## Start
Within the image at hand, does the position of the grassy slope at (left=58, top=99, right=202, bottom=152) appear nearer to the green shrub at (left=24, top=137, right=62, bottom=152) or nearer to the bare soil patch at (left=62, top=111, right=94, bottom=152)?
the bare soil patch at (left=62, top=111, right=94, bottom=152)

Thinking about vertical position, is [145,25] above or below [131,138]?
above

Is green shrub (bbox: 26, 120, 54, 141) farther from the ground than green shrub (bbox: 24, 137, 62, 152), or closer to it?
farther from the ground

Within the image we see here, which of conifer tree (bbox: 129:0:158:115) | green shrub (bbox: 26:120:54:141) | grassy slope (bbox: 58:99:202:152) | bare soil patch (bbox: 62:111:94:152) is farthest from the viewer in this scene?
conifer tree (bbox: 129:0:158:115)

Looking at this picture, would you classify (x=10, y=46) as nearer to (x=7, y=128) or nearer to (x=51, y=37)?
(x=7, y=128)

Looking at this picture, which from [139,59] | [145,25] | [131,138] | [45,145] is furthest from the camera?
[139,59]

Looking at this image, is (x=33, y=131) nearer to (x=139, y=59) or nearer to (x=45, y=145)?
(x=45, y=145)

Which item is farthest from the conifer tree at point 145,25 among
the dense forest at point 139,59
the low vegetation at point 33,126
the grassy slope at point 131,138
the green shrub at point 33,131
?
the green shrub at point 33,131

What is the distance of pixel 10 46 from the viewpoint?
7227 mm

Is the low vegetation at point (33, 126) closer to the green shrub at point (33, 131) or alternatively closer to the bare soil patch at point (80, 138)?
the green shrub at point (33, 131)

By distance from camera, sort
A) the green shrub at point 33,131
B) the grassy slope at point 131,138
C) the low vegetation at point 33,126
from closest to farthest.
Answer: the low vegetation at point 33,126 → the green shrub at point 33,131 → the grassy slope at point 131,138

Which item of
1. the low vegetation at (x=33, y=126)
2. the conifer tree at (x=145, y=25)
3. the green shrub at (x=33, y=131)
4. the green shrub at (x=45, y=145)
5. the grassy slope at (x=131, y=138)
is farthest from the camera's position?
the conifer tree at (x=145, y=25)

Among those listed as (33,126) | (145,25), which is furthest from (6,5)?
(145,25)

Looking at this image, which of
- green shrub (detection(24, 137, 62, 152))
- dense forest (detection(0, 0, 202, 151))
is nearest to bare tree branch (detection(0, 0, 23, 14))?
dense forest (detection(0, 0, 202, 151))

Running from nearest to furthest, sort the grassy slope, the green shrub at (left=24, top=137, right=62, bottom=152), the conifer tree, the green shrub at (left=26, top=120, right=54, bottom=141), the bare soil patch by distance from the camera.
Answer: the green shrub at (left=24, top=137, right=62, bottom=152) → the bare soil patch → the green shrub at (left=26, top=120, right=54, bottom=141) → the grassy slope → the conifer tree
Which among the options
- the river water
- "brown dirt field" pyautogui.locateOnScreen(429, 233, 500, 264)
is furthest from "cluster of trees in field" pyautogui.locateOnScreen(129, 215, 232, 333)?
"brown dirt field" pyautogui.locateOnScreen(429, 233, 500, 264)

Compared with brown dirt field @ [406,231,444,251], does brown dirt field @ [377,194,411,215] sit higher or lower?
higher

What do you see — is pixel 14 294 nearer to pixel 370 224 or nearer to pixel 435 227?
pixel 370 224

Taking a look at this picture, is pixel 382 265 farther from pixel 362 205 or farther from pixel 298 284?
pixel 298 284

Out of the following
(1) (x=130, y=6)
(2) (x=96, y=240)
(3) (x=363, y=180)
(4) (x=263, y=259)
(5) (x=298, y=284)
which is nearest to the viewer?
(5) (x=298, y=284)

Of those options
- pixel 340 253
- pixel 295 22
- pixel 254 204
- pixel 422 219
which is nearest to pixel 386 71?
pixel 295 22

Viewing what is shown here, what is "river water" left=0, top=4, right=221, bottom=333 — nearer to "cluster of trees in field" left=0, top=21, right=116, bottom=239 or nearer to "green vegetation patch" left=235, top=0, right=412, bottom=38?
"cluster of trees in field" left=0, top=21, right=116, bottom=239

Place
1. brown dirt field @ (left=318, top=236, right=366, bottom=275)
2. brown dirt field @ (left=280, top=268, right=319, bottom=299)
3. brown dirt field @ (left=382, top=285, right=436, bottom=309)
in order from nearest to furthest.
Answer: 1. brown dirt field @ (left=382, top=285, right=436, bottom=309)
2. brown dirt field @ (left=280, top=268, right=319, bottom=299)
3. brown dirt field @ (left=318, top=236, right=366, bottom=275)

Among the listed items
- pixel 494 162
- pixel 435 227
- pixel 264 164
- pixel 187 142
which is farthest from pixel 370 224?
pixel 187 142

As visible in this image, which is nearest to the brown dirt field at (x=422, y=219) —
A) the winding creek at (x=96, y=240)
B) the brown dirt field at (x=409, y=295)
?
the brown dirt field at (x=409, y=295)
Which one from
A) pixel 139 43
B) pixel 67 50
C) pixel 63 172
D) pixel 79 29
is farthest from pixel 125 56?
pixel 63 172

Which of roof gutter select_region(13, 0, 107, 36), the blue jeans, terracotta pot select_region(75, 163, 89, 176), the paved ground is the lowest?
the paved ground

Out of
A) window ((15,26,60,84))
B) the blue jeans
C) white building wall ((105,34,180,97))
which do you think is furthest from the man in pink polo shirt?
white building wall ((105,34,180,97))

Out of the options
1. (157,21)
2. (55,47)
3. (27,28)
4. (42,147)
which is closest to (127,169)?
## End
> _EXERCISE OBJECTIVE_:
List each line of the data above that contains the string "picture". Case counts, so match capital and lowercase letters as given.

> _FULL OUTPUT_:
Looking at this picture, would you classify (x=10, y=46) as nearer to (x=7, y=128) or nearer to (x=51, y=37)?
Looking at this picture, which from [139,59] | [145,25] | [131,138] | [45,145] is furthest from the camera?
Taking a look at this picture, is pixel 382 265 farther from pixel 362 205 or farther from pixel 298 284?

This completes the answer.